パリのアメリカ人・・・じゃありませんけれど、グラナダやセビリアにはとてもたくさんイギリス人がいます。観光客ではなくて、大体何年か前にアンダルシアに来て「素晴らしい!」と惚れこみ、本国での仕事を投げ打って移住してきた人たちです。その覚悟は確かに半端ではない。私の知人でももと弁護士、もと新聞記者、もとバス運転手、もと教師、と様々な人たちがいます。
なんといってもここは晴れている。イギリス人はどうも太陽のあるところに弱いらしく、マラガなんかには大挙して訪れます。でも旅行ではなく移住してきてしまう人たちは、太陽だけではなく、何か+アルファに惹かれて来るらしい。

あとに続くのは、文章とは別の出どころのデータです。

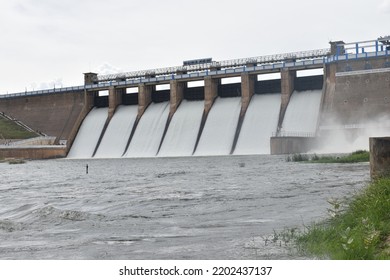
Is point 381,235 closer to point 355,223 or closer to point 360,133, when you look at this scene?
point 355,223

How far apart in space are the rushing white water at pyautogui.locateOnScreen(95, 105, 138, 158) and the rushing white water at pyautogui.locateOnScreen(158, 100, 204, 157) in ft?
23.6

祖国と違って行列にきちんと並ばないここの「いいかげんさ」(おおらかさ、ともいいますが)に、実はひそかに惹かれているのではないか、と私は睨んでいるのですが。
理由はともかく、私が羨ましいなあ、と心底思うのは、そうやって「気に入ったからグラナダ(セビリアでも)に行くぞ!」と一度決めたら、あまり障害もなくすっと移住できる、という点です。もちろんEUだから滞在許可の問題も、労働ビザの問題もない。でもそもそも仕事がそんなにないアンダルシアでも、彼等には英語という最強の武器があるのです。三ヶ月も勉強してTESLという英語教師の資格を取れば、「英語ネイティブ教師」として怖いものなし。強敵のアメリカ人はビザの問題で、ここではなかなか就職できないのです。

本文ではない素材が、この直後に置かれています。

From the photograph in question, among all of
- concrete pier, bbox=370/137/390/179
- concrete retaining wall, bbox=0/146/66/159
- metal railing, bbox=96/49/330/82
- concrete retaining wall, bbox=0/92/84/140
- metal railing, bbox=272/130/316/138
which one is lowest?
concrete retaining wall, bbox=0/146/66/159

スペイン人はかなりモノリンガルな人たちで、例えばベルギーや北ヨーロッパのように「余裕で四ヶ国語とか五ヶ国語できちゃう」というような人たちが一杯、ということは全然ありません。街で英語がほとんど通じないので、スペイン語を勉強するにはいいけど。でもそれだからか「英語を習わなきゃ!」という雰囲気はとてもあって、そこらへんに語学学校がごろごろしています。大体外国人向けにはスペイン語を、同時にスペイン人向けには英語やフランス語、その他の言葉を教えています。でもやっぱり一番の人気は英語なのです。

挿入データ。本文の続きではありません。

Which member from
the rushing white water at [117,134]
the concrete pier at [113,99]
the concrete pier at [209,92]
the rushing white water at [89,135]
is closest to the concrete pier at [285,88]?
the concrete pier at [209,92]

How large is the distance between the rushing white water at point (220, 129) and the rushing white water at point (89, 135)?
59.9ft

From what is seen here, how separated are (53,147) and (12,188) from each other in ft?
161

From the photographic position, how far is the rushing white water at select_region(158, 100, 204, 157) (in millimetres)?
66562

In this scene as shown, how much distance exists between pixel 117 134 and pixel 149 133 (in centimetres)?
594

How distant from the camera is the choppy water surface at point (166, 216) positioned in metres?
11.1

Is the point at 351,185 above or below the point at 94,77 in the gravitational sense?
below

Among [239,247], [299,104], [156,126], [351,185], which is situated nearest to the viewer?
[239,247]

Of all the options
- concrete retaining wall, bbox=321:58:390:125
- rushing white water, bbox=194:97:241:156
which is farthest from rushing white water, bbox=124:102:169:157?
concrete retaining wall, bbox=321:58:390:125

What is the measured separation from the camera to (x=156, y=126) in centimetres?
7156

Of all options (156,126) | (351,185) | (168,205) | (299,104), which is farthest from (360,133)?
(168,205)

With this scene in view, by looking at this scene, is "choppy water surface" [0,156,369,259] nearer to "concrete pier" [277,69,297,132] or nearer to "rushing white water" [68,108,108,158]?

そして最強の英語ネイティブは、お給料はそれは安いにしても(アンダルシア全体で安いのですが)、そういった学校で英語を教えればとりあえず食べていける、という構造になっています。モラトリウムには最適だし、やってみたら気に入ったので十年以上英語を教え続け、どんどんステップアップしていった人もいます。大学で翻訳を教える教授になってしまった、という人もいますが、これは別格。
日本語でこれができるか、といったら無理ですよね。それに、せめてアジア域内でも労働ビザをなくしてどこでも働けるように・・・なんて言ったら多分日本がパンクしてしまうだろうし。そしてなんといっても言葉に対する需要が違います。
さすが世界の共通語、と英語ネイティブが羨ましい。それはそうとなぜ「共通語」は lingua franca というのでしょうか?昔はフランス語が強かったのだろうか(全然関係なかったりして)。なんとなく「英語は世界のリングア・フランカだ」、というとヘンな感じがするのですが。